Samuel
Samuel

Reputation: 12341

Performance difference between returning a value directly or creating a temporary variable

Is there any performance hit or memory consumption difference to creating a temporary variable in a function compared to returning directly the value assigned to this variable?

For example, which of these functions (GetValue) are better in performance and for saving memory or both are exactly the same:

Case 1:

  private string GetValue()
  {
     return this.GetResult();
  }

  private string GetResult()
  {
     // Code here that return a big string...
  }

Case 2:

  private string GetValue()
  {
     string result = this.GetResult();

     return result;
  }

  private string GetResult()
  {
     // Code here that return a big string...
  }

Thank you.

Upvotes: 20

Views: 4103

Answers (3)

ihimv
ihimv

Reputation: 1474

The local variable is always optimised.

There is no performance impact of using a local variable before a return statement since the Compiler optimizes the code.

So, after the compilation, the Case 2 code will look exactly like Case 1.

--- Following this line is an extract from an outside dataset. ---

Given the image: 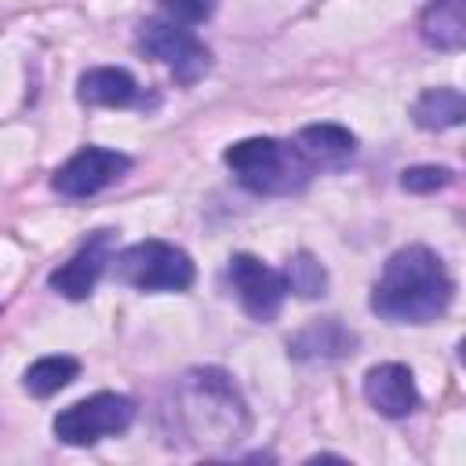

  private string GetValue()
  {
     // string result = this.GetResult(); // this is optimized to the below line by compiler

     return this.GetResult();
  }

  private string GetResult()
  {
     // Code here that return a big string...
  }

See here for the actual output generated by the Compiler when we use a variable and when we don't before returning a result.

I prefer using the local variable always as it speeds up debugging. According to this, developers spend 75% of their time debugging.

UPDATE: As pointed out by @surfmuggle in the comments, there could be a slight impact (two additional lines of IL code) of using a local variable. But, as said in the accepted answer, readability takes preference over such nano-optimizations.

Upvotes: 2

Adam Houldsworth
Adam Houldsworth

Reputation: 64477

In these basic situations, readability always trumps performance differences. I'd consider this a micro-optimisation at best, and these largely turn out to be wastes of time. What you save on this will be eaten up by an undeterministic GC run.

Most of the time there are no differences in the resulting code if the compiler is allowed to optimise it. The resulting IL in this case seems to have a few extra op codes for a reference to the string on the stack, but what the JIT then does with this is anyone's guess.

I sometimes break out into temporary variables to review them before returning, but I never worry about the performance impact. Most importantly, I have never seen a case where this sort of improvement was required to solve a performance problem.

Upvotes: 20

Guffa
Guffa

Reputation: 700252

If the local variable is actually used by the executable code, and not optmised away, then the difference is still minimal.

The local variable uses just the stack space needed to store the reference, and allocating the space for it takes no time at all as the stack frame is always allocated anyway.

The time to make the extra copy to and from the local variable would hardly be possible to measure. It would only make a difference if you would call the method millions of times in a tight loop, and it would still only be a tiny fraction of the execution time compared to the time it takes to allocate a string.